Posters designed by primary and secondary school pupils in Edinburgh are to front a city-wide campaign aimed at boosting recycling rates in classrooms.
The six striking and colourful designs were chosen from more than 900 entries to a poster competition run by the City of Edinburgh Council for P4-S2 pupils.
And, as well as encouraging recycling, the posters highlight the benefits that recycling food, paper and plastics brings to Edinburgh and the natural world.
Posters by Kayleigh Mok from James Gillespie’s Primary School, Coral Creswell from St Thomas of Aquin’s RC High School and Charlotte McPhail from Flora Stevenson Primary
Artwork by Arran Smith from Davidson’s Mains Primary School, Arla Howe-Speirs from East Craigs Primary School, Elise Ballinger from Preston Street Primary School, will feature in all Edinburgh secondary schools.
The posters are part of a move by the City of Edinburgh Council to ensure a consistent approach to waste management in schools across the city.
From after the Easter holidays, dry-mixed recycling and food bins will be offered to all primary, secondary and special education need schools in the capital.
Schools will be supported with information and materials helping to show what items can be placed in each bin, as well as materials, including lesson plans, aimed at raising awareness of the benefits of recycling as the city moves towards its target of net zero emissions by 2030.

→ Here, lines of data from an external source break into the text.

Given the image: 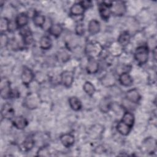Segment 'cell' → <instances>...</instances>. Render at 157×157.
Returning a JSON list of instances; mask_svg holds the SVG:
<instances>
[{
  "label": "cell",
  "instance_id": "cell-36",
  "mask_svg": "<svg viewBox=\"0 0 157 157\" xmlns=\"http://www.w3.org/2000/svg\"><path fill=\"white\" fill-rule=\"evenodd\" d=\"M59 57L60 59L63 62L66 61L69 59V55H67V53H66L64 52H61L60 54H59Z\"/></svg>",
  "mask_w": 157,
  "mask_h": 157
},
{
  "label": "cell",
  "instance_id": "cell-31",
  "mask_svg": "<svg viewBox=\"0 0 157 157\" xmlns=\"http://www.w3.org/2000/svg\"><path fill=\"white\" fill-rule=\"evenodd\" d=\"M10 20H9L7 18L2 17L0 20V29L1 33L8 31L9 25Z\"/></svg>",
  "mask_w": 157,
  "mask_h": 157
},
{
  "label": "cell",
  "instance_id": "cell-25",
  "mask_svg": "<svg viewBox=\"0 0 157 157\" xmlns=\"http://www.w3.org/2000/svg\"><path fill=\"white\" fill-rule=\"evenodd\" d=\"M52 40L47 36H44L40 38L39 45L40 47L43 50H48L52 47Z\"/></svg>",
  "mask_w": 157,
  "mask_h": 157
},
{
  "label": "cell",
  "instance_id": "cell-34",
  "mask_svg": "<svg viewBox=\"0 0 157 157\" xmlns=\"http://www.w3.org/2000/svg\"><path fill=\"white\" fill-rule=\"evenodd\" d=\"M9 39H8L7 36L5 34L1 33V47L7 46V44L9 42Z\"/></svg>",
  "mask_w": 157,
  "mask_h": 157
},
{
  "label": "cell",
  "instance_id": "cell-11",
  "mask_svg": "<svg viewBox=\"0 0 157 157\" xmlns=\"http://www.w3.org/2000/svg\"><path fill=\"white\" fill-rule=\"evenodd\" d=\"M1 115L4 118L11 119L14 116V110L12 105L9 103H6L3 105L1 109Z\"/></svg>",
  "mask_w": 157,
  "mask_h": 157
},
{
  "label": "cell",
  "instance_id": "cell-23",
  "mask_svg": "<svg viewBox=\"0 0 157 157\" xmlns=\"http://www.w3.org/2000/svg\"><path fill=\"white\" fill-rule=\"evenodd\" d=\"M69 104L71 108L75 111H78L82 108V103L75 96L69 98Z\"/></svg>",
  "mask_w": 157,
  "mask_h": 157
},
{
  "label": "cell",
  "instance_id": "cell-33",
  "mask_svg": "<svg viewBox=\"0 0 157 157\" xmlns=\"http://www.w3.org/2000/svg\"><path fill=\"white\" fill-rule=\"evenodd\" d=\"M75 33L78 36H82L85 33V29L82 23L78 24L75 27Z\"/></svg>",
  "mask_w": 157,
  "mask_h": 157
},
{
  "label": "cell",
  "instance_id": "cell-13",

The move follows on from a primary school Youth Climate Summit held in the run up to COP26 last year, which found that pupils overwhelmingly wanted more recycling facilities in their schools, to help tackle waste and support climate action.
Policy and Sustainability Convenor Adam McVey said:
“We know for many schools in Edinburgh, taking steps to become more sustainable and cutting our carbon footprint has become part of daily life.
“These fantastic posters really help to highlight the importance of recycling and the benefits that it can bring to Edinburgh, from helping to protect our wildlife, to turning food waste into electricity.
“And, we hope this campaign will help to provide schools who just need a little extra support, to make it as easy as possible for pupils, teachers and school staff to make changes, that make a difference and help create a cleaner, greener city.”
Policy and Sustainability Vice Convenor Cammy Day said:
“Highlighting the environmental and social benefits of cutting down on waste and making it even easier to recycle in schools across the city, will help introduce green habits to Edinburgh’s young people which will last a lifetime.
“It’s really important we all get in the habit of disposing of our waste correctly and reusing and recycling where we can. Making sure there are the same systems and approach to waste in schools across the city will make it even easier for pupils and school staff to help Edinburgh reach its climate targets.”